- The task -
Rewrite the lines between the one containing "Can you determine which of" and the one containing "0.29 metres", inclusive, replacing "farthest" with "furthest" and leaving everything else unchanged.

- Information supplied -
===

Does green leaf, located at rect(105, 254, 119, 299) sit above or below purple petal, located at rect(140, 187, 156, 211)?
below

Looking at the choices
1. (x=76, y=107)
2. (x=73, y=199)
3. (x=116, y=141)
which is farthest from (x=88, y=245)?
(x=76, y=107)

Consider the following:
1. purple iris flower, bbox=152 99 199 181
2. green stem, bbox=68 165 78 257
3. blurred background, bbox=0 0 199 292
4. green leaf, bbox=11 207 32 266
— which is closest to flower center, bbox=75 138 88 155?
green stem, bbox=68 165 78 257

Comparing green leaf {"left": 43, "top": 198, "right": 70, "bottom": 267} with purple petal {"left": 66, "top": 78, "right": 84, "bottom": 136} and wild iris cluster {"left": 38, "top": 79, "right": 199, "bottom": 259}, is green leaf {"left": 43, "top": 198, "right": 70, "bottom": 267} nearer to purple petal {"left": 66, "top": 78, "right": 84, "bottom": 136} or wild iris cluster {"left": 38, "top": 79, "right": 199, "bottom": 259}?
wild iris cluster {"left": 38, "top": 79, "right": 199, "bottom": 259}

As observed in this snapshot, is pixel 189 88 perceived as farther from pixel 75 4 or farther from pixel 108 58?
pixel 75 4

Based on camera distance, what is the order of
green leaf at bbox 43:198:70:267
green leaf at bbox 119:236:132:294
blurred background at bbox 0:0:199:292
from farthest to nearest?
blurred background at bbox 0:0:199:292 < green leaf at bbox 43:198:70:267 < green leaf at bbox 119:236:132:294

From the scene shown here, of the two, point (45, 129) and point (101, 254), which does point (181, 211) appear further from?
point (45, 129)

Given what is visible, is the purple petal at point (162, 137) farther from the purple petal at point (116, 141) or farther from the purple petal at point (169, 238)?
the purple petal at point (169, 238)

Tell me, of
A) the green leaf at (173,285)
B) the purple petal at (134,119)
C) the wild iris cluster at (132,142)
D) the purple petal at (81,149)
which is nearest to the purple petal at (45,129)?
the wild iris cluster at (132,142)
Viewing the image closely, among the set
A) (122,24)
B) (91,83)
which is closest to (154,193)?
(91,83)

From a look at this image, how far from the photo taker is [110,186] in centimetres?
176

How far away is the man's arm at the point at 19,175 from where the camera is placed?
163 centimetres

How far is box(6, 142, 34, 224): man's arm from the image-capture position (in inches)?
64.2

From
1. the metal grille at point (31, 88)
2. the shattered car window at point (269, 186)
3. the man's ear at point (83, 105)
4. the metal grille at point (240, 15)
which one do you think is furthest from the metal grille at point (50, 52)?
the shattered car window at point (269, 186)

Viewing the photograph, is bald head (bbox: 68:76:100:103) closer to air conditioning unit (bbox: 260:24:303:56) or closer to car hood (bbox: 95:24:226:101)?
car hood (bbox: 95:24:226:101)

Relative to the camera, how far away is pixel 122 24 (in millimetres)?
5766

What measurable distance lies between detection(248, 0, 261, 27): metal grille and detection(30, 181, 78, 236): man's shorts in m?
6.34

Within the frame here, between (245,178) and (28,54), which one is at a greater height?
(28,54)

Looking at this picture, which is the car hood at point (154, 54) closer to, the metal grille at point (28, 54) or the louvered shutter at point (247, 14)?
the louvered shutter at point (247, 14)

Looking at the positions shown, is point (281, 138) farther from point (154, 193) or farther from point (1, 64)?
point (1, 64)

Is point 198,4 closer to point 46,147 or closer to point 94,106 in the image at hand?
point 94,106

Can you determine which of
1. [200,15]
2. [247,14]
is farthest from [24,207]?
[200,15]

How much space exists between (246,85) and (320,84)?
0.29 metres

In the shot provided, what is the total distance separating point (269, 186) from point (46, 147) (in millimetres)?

===

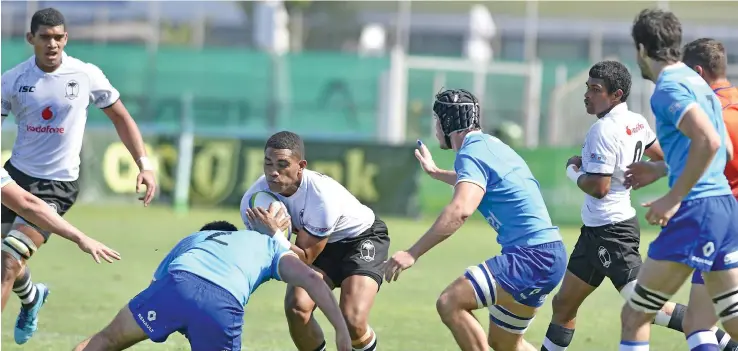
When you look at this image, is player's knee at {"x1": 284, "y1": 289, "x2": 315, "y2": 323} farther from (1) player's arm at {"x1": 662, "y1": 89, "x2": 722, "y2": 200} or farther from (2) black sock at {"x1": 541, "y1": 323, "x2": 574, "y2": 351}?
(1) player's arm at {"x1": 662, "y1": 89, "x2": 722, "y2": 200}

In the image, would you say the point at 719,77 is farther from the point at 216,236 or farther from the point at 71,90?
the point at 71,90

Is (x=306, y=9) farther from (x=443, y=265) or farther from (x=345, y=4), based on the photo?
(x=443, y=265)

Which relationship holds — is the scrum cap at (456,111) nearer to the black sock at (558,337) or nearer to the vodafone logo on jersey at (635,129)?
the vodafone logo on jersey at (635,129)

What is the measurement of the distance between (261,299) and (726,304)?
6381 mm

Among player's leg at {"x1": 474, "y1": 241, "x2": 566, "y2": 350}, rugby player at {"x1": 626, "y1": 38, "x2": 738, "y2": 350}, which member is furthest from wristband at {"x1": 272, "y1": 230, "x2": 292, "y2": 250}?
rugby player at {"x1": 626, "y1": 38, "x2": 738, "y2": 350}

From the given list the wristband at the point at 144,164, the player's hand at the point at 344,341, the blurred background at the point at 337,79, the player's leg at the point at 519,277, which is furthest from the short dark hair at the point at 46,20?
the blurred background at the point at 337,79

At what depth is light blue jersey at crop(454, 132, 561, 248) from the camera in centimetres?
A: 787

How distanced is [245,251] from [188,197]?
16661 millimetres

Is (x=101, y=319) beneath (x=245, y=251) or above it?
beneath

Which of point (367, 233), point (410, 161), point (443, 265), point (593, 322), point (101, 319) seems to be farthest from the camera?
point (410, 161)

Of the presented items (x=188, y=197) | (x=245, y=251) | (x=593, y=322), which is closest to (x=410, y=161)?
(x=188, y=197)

===

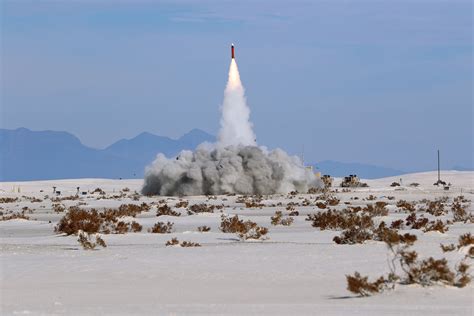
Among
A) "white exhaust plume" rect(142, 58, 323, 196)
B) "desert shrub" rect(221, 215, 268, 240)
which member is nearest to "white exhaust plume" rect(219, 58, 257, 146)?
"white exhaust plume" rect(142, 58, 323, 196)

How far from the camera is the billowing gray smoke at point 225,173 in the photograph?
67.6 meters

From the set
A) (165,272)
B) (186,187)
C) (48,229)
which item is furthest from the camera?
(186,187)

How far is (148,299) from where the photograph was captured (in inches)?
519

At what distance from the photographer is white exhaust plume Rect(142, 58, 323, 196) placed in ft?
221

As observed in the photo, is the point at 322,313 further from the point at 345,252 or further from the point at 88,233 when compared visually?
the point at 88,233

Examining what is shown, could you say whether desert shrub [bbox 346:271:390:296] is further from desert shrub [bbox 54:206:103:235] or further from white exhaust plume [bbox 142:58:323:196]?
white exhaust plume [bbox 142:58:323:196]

===

- Correct response -
Can you determine which of
1. [200,15]
2. [247,14]
is furthest from [24,207]?
[200,15]

How much space exists between (246,85) and (320,84)?
0.29 metres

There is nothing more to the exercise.